27 April 2017

An open letter to Dr. Todd Shackelford

To the editor of Evolutionary Psychological Science:

Dear Dr. Shackelford,

On April 24, 2017, in your capacity as editor of Evolutionary Psychological Science, you issued an Editorial Note that referenced the article "Eating Heavily: Men Eat More in the Company of Women," by Kevin M. Kniffin, Ozge Sigirci, and Brian Wansink (Evolutionary Psychological Science, 2016, Vol. 2, No. 1, pp. 38–46).

The key point of the note is that the "authors report that the units of measurement for pizza and salad consumption were self-reported in response to a basic prompt 'how many pieces of pizza did you eat?' and, for salad, a 13-point continuous rating scale."

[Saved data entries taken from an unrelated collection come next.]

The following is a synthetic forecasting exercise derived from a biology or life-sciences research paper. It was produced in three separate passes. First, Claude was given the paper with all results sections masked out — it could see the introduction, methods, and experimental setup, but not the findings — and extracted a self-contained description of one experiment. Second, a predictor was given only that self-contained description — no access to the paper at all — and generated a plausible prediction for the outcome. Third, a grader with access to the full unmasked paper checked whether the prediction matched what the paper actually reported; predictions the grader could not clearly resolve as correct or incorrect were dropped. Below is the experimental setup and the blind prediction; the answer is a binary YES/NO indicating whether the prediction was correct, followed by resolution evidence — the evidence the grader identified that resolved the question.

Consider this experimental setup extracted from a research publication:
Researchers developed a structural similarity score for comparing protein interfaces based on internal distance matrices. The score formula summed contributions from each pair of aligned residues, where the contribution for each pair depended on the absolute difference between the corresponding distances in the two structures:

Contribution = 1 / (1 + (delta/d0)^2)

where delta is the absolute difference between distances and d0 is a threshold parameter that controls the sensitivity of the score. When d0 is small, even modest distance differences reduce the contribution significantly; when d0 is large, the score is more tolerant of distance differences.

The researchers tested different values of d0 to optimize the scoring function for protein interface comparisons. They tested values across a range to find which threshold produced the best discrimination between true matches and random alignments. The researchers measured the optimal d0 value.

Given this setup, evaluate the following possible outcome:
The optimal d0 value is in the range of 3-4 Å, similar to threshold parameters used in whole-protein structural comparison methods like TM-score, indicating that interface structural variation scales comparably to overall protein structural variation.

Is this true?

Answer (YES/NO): NO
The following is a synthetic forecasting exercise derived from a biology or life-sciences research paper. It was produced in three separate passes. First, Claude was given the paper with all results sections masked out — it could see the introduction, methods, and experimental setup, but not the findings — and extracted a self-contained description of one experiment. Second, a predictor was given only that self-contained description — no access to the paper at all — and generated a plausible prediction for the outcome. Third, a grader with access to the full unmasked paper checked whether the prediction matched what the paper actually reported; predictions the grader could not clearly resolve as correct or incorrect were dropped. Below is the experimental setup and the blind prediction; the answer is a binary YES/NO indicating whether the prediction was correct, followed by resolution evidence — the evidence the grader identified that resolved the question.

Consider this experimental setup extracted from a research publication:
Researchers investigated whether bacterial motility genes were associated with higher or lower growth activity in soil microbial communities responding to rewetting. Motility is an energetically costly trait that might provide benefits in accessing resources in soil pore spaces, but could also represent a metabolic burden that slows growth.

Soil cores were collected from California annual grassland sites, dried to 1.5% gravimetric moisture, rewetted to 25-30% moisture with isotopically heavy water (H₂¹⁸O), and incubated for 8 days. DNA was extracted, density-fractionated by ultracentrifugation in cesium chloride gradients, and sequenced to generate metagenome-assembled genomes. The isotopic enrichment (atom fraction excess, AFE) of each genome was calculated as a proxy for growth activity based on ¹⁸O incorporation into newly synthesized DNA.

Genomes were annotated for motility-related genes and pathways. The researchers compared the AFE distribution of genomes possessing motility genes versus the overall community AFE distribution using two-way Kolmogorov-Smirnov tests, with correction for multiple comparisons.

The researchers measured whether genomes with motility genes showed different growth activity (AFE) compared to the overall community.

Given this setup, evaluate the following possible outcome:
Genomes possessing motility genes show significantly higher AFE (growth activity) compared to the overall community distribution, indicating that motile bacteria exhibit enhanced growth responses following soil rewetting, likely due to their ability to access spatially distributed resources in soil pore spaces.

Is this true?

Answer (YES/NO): NO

For comparison, here is the description of the data collection method from the article (p. 41):
Consistent with other behavioral studies of eating in naturalistic environments (e.g., Wansink et al. 2012), the number of slices of pizza that diners consumed was unobtrusively observed by research assistants and appropriate subtractions for uneaten pizza were calculated after waitstaff cleaned the tables outside of the view of the customers. In the case of salad, customers used a uniformly small bowl to self-serve themselves and, again, research assistants were able to observe how many bowls were filled and, upon cleaning by the waitstaff, make appropriate subtractions for any uneaten or half-eaten bowls at a location outside of the view of the customers.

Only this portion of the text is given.